Band is a hit with students at Challenger K-8

SPRING HILL — At Challenger K-8 School of Science and Mathematics, band is big — really big.

Currently, the school's top band has 58 seventh- and eighth-grade members. And that's just the Navigator Band. The school also has a beginning band open to fifth- through eighth-grades, a concert band for sixth and seventh grades, and a seventh- and eighth-grade jazz band.

The students have various opinions about why band is so popular at Challenger. They give the teacher, band director Michelle McCarthy, 28, a lot of credit. They say she makes it fun. She has clever ways of helping them remember the correct way to play.

And, "Ms. McCarthy makes it easier for us," said seventh-grader Rolando Garza, 12.

But there are other reasons.

Eighth-grader Keith Scott, 13, plays marching sousaphone and credits band with helping him do better in math. He joined in sixth grade and said his math grades are higher now.

"Studies have shown it can help with math," he said.

He seemed convinced.

Eighth-grader Jenna Bahnken, 13, plays the euphonium.

"It's important to me to be in band because it helps me relax," she said, "and I'm passionate about music, and it's fun."

Jenna also does her part to build the band's numbers.

"I meet fifth-graders and tell them, 'Hey, you should join band this year.' "

Seventh-grader Iris Bui, 12, who plays alto saxophone, commented similarly.

"I think older children encourage the younger children, and they see how cool it is," she said.

Seventh-grader David Bond, 12, plays the clarinet and likes band because, he said, "band is like a family because we all care about each other. I convince a lot of my friends to join and my little brother."

Eighth-grader Rachel Lee, 13, seems to have landed in the band as a result of her background.

"Since I come from a musical family, I decided to take the opportunity, and I made a lot of new friends," she said. "Most of my friends are in band."

Eighth-grader Misa Viveiros, 14, plays trumpet.

"We play pop music that people like, and we work really hard to play it well," she said.

Seventh-grader Hope Miller, 12, plays trumpet.

"We're dedicated," she said. "We can make great music."

Said seventh-grade flute player Anusha McKinney, 12: "I'm in band because I like music, and I always thought it was pretty snazzy."

Seventh-grader Tristan Carsillo, 12, is in the band because, well, he had no choice. The saxophone player said his mother stuck him in beginning band in fifth grade. He isn't keen on admitting she was right, but he acknowledges she was.

"Originally, I wasn't very happy about it," he said, "but now I'm very glad."

Zachary Bombly plays French horn, and the 13-year-old eighth-grader appreciates the band's travel opportunities.

"You get to show off what you do to other places," he said.
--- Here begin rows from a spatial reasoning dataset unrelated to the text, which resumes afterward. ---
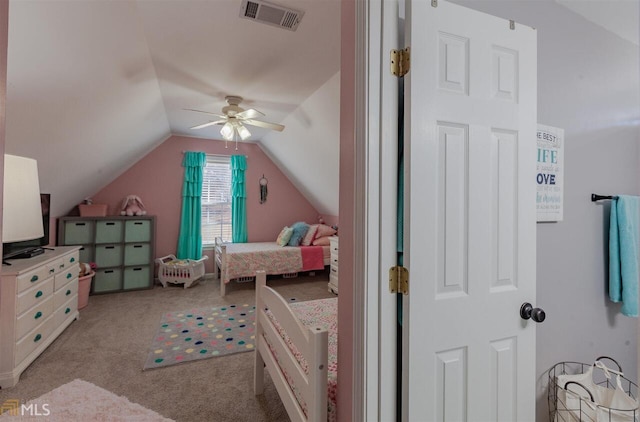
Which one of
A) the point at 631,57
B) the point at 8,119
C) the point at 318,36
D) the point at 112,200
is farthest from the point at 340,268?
the point at 112,200

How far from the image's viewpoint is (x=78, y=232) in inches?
152

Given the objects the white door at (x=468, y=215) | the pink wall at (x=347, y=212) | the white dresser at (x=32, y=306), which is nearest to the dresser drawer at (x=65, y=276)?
the white dresser at (x=32, y=306)

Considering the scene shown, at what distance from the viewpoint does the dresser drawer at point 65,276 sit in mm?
2691

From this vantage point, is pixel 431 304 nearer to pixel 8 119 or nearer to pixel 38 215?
pixel 8 119

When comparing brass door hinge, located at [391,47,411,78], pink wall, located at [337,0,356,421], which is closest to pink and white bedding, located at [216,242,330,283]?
pink wall, located at [337,0,356,421]

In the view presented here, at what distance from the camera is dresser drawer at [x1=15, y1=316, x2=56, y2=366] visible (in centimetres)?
211

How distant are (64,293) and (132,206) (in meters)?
1.80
His most distant trip so far has been a performance at Disney World. The band had a special rate to go to the park, and they received Mickey Mouse ears with "performing arts" written on them.

McCarthy is in her sixth year as Challenger's band director. Students choose band, probably for many of the reasons band members mentioned. But she suggested another factor contributing to the band's size and success.
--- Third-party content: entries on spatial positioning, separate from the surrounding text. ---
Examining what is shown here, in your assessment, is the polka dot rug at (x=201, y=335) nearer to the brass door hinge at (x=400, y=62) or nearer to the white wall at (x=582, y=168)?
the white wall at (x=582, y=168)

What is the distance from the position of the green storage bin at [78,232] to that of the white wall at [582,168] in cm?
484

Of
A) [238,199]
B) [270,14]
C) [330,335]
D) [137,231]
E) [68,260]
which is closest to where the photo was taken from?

"I was lucky to walk into an established program," she said.

Many of the district's middle school and K-8 bands are in rebuilding mode.

She also does recruiting of her own. When the guidance department talks to fifth-graders, she takes the band so they can check it out. And she invites fourth-graders to see them.

Students see the band at the annual Veterans Day program, the winter concert and football games.

"And I will sometimes go to classrooms to visit or send notes home. Any opportunity I have to play for kids," McCarthy said, "I do."

With a band this size, McCarthy mentioned, she is always on the lookout for instruments, particularly tubas and baritone saxophones, just in case any are lying around the house and need a good home.